Nuevos diálogos de seguridad

Nuevos diálogos de seguridad

La concepción clásica de seguridad ha tenido como estructura histórica la defensa militar y el cuerpo policial, pero las nuevas propuestas tampoco aportan una transformación radical del concepto. Es urgente una revisión feminista.

27/11/2019

Ilustración de Señora Milton donde aparece una pistola con un cañón que es un semáforo, evocando la idea de seguridad mediante violencia.

La seguridad se invoca diariamente, en parte, porque es un concepto muy elástico. Si bien suele afirmarse que es una condición necesaria para el funcionamiento de la sociedad y uno de los principales criterios para garantizar la calidad de vida, adopta su significado según el contexto de uso: seguridad personal, seguridad social, seguridad vial, seguridad ciudadana, seguridad nacional… Esta condición de adaptabilidad puede ser una oportunidad, pero también resulta un riesgo.

REGISTROS GUARDADOS -
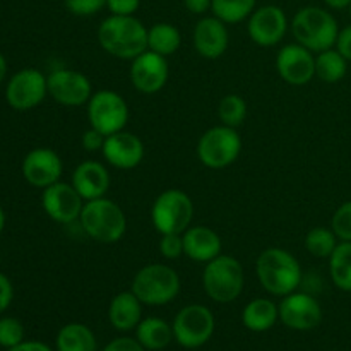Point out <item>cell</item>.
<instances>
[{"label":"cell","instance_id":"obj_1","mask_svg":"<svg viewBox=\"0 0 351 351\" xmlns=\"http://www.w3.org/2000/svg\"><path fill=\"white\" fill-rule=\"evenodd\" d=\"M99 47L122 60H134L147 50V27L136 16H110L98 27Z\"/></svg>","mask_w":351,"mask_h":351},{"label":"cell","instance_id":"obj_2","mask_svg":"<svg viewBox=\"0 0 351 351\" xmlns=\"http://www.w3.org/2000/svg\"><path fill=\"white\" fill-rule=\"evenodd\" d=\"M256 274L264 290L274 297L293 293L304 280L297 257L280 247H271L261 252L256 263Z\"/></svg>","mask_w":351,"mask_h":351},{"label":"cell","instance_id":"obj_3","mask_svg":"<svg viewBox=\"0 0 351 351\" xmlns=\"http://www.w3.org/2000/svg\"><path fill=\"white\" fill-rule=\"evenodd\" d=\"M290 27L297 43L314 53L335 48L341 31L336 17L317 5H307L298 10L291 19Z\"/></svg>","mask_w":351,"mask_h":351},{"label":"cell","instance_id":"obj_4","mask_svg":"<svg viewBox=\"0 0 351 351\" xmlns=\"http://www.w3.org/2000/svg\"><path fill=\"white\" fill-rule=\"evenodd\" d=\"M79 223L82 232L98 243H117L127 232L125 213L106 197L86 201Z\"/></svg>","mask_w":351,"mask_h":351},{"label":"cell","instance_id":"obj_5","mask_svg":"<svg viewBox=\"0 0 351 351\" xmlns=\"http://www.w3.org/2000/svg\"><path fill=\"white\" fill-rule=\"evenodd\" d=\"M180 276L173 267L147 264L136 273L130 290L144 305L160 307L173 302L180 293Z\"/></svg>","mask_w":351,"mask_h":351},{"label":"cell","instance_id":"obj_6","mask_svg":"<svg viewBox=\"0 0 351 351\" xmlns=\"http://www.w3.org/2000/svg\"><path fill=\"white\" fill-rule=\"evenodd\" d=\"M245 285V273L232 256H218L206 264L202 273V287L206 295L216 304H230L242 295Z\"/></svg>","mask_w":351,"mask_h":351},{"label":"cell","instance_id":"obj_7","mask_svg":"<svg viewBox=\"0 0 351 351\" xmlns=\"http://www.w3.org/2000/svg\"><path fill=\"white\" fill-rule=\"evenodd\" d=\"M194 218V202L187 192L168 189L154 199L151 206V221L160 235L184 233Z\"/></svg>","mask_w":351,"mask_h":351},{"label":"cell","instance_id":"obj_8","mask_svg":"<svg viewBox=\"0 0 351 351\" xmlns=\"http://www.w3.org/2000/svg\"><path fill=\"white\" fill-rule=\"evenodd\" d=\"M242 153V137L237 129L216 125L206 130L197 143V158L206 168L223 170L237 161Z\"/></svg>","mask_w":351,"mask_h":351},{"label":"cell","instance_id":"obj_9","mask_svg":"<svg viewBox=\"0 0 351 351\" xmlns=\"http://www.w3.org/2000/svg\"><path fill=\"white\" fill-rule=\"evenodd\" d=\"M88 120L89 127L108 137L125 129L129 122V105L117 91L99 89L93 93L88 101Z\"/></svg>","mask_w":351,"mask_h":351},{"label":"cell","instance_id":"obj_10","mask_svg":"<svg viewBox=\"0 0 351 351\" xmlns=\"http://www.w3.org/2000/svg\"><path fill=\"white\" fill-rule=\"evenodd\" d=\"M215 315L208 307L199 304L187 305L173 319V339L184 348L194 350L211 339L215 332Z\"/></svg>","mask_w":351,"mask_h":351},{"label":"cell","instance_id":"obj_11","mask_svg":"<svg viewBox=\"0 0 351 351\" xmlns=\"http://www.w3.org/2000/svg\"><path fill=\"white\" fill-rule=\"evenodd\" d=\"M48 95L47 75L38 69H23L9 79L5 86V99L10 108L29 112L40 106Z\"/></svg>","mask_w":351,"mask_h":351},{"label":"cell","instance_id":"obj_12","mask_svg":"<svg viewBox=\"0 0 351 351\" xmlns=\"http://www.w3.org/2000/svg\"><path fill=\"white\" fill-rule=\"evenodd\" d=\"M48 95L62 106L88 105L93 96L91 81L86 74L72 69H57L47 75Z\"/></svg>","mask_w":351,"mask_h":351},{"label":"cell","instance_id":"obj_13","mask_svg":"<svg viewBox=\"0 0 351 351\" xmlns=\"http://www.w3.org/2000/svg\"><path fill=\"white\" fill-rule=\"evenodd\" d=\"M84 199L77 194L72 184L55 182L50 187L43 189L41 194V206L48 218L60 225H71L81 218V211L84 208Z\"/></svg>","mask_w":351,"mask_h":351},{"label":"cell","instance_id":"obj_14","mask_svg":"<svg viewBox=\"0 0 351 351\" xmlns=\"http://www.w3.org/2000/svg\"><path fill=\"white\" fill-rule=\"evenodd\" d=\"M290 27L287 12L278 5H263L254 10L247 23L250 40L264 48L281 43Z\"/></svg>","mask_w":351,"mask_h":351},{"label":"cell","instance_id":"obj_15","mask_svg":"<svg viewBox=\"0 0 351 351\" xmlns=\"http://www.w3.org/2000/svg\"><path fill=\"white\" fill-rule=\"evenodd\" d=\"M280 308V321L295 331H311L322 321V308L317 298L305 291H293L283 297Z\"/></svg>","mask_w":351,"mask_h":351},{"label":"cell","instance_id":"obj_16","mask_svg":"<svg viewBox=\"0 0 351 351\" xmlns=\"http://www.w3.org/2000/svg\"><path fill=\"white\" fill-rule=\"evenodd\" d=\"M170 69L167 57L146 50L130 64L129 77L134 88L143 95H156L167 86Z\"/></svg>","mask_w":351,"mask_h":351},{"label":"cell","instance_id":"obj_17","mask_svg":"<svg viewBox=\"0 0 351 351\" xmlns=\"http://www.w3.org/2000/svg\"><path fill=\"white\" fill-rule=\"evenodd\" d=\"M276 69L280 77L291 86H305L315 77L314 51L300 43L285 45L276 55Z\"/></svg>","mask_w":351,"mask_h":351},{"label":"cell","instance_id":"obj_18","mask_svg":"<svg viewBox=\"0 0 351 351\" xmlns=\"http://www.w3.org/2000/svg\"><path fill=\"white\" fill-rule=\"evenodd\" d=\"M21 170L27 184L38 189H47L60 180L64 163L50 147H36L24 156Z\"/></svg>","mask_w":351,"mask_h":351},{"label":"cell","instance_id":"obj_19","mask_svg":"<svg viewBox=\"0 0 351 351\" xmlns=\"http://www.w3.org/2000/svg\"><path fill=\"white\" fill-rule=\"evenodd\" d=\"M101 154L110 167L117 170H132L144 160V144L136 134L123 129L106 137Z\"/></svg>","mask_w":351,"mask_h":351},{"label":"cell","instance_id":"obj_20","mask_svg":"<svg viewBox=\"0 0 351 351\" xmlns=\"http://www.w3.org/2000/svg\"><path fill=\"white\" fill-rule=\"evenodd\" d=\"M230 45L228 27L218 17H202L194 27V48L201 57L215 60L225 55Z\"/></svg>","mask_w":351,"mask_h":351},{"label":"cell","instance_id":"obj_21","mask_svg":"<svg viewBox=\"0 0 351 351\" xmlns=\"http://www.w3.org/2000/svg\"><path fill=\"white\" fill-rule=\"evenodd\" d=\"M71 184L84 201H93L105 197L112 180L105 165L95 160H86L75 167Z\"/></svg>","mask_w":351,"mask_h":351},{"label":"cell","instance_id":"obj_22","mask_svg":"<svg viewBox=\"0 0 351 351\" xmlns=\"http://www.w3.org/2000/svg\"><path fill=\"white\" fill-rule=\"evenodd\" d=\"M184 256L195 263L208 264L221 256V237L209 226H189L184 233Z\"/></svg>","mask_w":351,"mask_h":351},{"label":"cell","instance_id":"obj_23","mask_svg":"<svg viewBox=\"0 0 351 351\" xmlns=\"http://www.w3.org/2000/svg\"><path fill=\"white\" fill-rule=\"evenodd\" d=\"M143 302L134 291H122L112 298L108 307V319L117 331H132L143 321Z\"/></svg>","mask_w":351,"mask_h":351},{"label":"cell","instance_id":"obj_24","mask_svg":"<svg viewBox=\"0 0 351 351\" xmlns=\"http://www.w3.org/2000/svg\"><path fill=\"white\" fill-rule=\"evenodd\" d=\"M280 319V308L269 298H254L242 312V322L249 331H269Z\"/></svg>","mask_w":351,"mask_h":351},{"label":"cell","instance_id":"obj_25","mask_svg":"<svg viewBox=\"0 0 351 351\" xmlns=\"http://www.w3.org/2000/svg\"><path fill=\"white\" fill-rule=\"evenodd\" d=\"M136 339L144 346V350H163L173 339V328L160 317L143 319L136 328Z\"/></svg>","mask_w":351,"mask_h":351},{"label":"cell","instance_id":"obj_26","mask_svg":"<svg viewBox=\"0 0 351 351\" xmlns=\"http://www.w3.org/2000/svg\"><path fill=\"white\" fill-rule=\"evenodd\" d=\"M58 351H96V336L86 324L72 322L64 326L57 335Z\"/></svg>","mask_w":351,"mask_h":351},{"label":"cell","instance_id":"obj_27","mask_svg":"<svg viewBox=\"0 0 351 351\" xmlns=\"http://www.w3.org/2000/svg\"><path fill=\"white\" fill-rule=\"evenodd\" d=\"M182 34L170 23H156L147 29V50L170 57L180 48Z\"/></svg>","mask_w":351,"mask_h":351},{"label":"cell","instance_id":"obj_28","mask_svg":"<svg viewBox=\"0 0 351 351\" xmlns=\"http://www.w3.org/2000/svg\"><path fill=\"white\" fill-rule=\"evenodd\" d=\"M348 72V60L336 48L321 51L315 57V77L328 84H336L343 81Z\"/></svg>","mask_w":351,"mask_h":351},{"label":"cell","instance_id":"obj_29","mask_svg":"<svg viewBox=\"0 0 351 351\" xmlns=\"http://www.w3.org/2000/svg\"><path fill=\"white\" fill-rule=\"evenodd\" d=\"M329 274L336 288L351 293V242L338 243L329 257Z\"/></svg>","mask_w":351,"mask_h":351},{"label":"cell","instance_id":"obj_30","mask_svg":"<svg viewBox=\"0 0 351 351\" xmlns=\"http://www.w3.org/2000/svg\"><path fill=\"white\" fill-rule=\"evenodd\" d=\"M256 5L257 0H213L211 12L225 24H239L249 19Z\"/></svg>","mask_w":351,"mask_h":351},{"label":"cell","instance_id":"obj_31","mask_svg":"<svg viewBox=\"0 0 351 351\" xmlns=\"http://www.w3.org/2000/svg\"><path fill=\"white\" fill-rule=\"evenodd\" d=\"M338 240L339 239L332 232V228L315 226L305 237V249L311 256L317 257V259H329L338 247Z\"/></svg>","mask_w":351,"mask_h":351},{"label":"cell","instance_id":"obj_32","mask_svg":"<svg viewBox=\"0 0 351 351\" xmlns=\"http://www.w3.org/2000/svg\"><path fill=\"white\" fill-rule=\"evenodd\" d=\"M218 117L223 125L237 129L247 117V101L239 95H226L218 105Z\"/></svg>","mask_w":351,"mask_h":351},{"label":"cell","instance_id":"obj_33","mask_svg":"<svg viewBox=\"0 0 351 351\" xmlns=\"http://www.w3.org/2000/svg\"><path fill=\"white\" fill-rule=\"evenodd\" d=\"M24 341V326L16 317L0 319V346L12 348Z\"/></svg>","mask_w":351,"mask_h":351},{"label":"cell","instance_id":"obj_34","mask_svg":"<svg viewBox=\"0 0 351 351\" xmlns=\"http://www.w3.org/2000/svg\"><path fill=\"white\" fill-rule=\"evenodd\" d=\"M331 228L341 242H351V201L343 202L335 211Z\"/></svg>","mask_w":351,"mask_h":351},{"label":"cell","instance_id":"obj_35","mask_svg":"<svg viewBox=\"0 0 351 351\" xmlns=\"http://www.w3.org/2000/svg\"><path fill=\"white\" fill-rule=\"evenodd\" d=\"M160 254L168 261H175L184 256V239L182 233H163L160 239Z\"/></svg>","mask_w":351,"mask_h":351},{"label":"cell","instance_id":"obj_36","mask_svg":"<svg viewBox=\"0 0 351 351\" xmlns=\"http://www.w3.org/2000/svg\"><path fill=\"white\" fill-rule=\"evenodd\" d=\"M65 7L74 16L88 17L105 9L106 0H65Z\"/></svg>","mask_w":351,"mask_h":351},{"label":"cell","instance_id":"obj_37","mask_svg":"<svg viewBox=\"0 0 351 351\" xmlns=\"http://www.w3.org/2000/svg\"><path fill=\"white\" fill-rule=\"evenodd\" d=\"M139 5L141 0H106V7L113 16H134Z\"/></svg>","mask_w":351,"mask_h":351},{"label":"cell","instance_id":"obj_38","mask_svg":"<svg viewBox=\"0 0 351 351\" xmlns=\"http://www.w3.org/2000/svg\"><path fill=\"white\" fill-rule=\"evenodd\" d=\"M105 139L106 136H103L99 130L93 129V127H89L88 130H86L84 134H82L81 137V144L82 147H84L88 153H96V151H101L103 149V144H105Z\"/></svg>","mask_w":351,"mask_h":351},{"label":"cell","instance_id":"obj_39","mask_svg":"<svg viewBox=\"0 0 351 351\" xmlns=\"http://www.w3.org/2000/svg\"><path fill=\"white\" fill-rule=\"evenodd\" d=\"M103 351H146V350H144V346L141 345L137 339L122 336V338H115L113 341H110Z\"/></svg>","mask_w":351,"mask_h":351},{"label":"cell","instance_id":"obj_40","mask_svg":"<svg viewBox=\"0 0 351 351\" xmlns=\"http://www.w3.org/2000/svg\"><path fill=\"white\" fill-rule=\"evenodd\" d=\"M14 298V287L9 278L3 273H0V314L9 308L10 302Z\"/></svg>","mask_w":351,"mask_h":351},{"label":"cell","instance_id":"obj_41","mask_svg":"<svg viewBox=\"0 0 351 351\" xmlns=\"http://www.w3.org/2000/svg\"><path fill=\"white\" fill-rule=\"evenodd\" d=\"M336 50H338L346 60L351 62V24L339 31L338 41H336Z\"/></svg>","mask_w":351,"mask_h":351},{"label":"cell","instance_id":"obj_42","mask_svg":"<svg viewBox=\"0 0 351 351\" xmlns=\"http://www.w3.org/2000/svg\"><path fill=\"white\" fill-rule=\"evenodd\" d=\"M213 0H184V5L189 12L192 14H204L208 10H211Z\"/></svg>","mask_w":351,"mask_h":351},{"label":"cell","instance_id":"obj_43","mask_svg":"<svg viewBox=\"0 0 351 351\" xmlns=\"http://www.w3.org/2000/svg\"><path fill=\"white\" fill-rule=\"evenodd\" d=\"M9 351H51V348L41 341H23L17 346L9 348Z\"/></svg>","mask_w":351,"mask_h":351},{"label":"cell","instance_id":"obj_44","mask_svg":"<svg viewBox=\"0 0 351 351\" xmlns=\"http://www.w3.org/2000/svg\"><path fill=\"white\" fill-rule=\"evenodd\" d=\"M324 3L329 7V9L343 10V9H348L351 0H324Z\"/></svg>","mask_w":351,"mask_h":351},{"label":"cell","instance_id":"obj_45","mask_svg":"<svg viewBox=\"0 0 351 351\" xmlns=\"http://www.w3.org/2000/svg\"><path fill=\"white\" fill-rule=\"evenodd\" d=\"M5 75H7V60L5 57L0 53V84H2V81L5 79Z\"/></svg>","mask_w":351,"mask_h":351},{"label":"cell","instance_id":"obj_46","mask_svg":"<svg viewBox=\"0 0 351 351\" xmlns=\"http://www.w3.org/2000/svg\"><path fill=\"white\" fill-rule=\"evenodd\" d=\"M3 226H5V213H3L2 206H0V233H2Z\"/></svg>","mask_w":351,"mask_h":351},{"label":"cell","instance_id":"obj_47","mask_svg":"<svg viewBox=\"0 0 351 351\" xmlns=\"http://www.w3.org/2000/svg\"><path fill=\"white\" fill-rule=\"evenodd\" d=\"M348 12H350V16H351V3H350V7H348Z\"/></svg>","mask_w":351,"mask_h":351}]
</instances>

* * *

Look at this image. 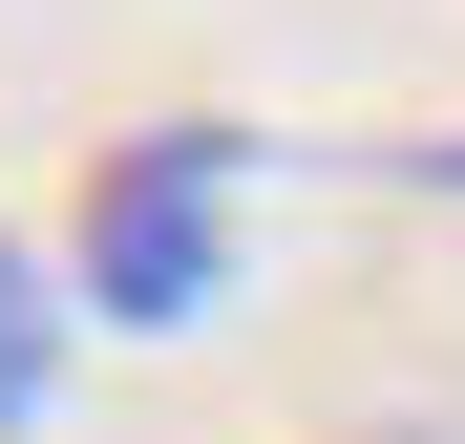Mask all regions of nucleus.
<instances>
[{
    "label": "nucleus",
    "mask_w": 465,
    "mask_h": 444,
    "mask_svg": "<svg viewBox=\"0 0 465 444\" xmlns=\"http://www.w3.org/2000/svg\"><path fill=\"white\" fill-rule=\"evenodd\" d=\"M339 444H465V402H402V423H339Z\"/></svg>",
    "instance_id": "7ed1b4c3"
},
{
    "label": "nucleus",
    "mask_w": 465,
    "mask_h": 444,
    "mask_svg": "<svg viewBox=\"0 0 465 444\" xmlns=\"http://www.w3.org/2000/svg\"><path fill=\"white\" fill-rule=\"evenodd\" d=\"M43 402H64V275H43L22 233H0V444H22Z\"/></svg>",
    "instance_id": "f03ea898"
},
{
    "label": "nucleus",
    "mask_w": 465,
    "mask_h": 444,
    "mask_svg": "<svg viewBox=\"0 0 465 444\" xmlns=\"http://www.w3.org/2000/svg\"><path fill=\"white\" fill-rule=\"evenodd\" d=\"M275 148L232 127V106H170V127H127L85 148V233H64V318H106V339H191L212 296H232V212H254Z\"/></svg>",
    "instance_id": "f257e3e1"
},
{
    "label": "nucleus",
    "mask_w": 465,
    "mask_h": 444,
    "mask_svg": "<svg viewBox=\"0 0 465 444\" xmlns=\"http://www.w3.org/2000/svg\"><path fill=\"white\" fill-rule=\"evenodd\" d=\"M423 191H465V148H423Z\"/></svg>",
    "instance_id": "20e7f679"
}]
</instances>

INSTRUCCIONES Y REQUISITOS - Vuelve a escribir todo lo que va desde "La seguridad se" hasta "resulta un riesgo." en el texto sobre la seguridad, sustituyendo "elástico" por "flexible".

SOLUCIÓN PROPUESTA -
La seguridad se invoca diariamente, en parte, porque es un concepto muy flexible. Si bien suele afirmarse que es una condición necesaria para el funcionamiento de la sociedad y uno de los principales criterios para garantizar la calidad de vida, adopta su significado según el contexto de uso: seguridad personal, seguridad social, seguridad vial, seguridad ciudadana, seguridad nacional… Esta condición de adaptabilidad puede ser una oportunidad, pero también resulta un riesgo.